NECは8月29日、量子コンピューティング技術を活用して超高速に大規模な組み合わせ最適化問題を解くことが可能なシミュレーテッドアニーリング(疑似量子アニーリング)サービス「NEC Vector Annealing サービス」のラインアップ拡充と機能強化を発表した。

同サービスは、同社が研究・開発を進めている量子アニーリング処理に適した独自開発のアルゴリズムを組み込んだソフトウェアを、大容量メモリで行列計算を行うベクトル型スーパーコンピュータ「SX-Aurora TSUBASA」上で動作させ提供するクラウド型の疑似量子アニーリングサービスとなる。従来からPaaS(Platform as a Service)にて同サービスは提供されてきたが、利用にあたっては個別見積もりとなっていた。

  • NECが提供する量子コンピューティング関連のサービス

    NECが提供する量子コンピューティング関連のサービス

同社はより多くの企業や大学などに量子コンピューティング技術を活用してもらうべく、同サービスの定額利用を開始する。月額25万円から利用できる「スタンダードプラン」と、月額125万円から利用できる「プロフェッショナルプラン」の提供を2022年11月1日から開始する。

また、情報の持ち出しが難しいなど自社内で利用したい利用者向けに、オンプレミス型のソフトウェアライセンスの提供も2022年9月1日から開始する(SX-Aurora TSUBASAのハードウェアは含まれない)。
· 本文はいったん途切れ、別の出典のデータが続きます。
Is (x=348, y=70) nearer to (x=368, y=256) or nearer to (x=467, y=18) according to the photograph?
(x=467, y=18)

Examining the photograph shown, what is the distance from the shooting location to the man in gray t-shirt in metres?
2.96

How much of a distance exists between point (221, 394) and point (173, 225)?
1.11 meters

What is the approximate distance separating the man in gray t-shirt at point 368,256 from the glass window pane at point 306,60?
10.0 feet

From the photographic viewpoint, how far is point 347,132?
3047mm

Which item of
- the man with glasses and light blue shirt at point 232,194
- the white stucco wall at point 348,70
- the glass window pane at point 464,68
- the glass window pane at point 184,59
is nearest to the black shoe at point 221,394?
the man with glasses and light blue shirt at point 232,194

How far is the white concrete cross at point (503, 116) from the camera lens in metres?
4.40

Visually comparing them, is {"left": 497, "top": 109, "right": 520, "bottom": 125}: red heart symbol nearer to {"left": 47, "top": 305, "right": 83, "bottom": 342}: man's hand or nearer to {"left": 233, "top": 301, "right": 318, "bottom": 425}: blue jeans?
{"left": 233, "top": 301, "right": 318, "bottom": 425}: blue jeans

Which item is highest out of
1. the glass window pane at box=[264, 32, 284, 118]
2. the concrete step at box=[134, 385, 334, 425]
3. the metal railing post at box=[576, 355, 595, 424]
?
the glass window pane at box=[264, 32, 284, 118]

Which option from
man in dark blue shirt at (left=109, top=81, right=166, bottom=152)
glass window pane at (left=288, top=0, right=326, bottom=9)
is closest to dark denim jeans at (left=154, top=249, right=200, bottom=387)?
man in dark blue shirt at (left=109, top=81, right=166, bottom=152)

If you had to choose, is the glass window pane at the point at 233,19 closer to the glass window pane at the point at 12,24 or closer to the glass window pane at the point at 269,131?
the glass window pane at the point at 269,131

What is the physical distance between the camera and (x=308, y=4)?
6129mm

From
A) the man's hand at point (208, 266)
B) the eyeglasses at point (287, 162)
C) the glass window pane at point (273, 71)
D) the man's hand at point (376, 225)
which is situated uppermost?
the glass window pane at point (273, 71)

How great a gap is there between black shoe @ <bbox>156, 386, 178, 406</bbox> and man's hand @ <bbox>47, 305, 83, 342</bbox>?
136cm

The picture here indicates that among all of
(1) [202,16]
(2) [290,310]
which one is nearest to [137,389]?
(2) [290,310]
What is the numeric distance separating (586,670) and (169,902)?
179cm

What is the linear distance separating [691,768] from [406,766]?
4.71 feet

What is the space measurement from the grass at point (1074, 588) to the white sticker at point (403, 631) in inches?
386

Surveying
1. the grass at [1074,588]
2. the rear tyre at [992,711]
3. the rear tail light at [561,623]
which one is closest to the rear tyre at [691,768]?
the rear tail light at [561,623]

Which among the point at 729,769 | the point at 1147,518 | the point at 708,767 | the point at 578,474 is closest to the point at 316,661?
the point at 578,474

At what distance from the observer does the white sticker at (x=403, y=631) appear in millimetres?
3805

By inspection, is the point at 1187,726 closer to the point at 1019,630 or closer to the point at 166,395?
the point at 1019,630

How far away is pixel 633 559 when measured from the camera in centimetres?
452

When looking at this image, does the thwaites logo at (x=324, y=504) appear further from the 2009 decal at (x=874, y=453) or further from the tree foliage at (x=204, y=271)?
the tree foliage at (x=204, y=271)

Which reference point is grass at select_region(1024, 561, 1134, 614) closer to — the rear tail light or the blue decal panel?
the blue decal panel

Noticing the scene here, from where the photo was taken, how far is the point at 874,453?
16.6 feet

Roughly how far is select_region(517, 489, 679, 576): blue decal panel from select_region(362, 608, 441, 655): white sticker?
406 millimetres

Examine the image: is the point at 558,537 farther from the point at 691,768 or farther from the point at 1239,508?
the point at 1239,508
機能強化では処理能力を向上させており、大規模かつ複雑な問題にも対応可能となった。具体的には、従来比3倍となる30万ビットに規模を拡大したことで、従来は解くことが難しかった約500都市の巡回セールスマン問題でも高速に解くことが可能となっている。また、それぞれの組み合わせ最適化問題の制約条件に基づき、不要なアニーリング計算を削減するフリップオプション機能の強化など、アルゴリズムの改善により求解性能を従来比最大30倍に高速化したという。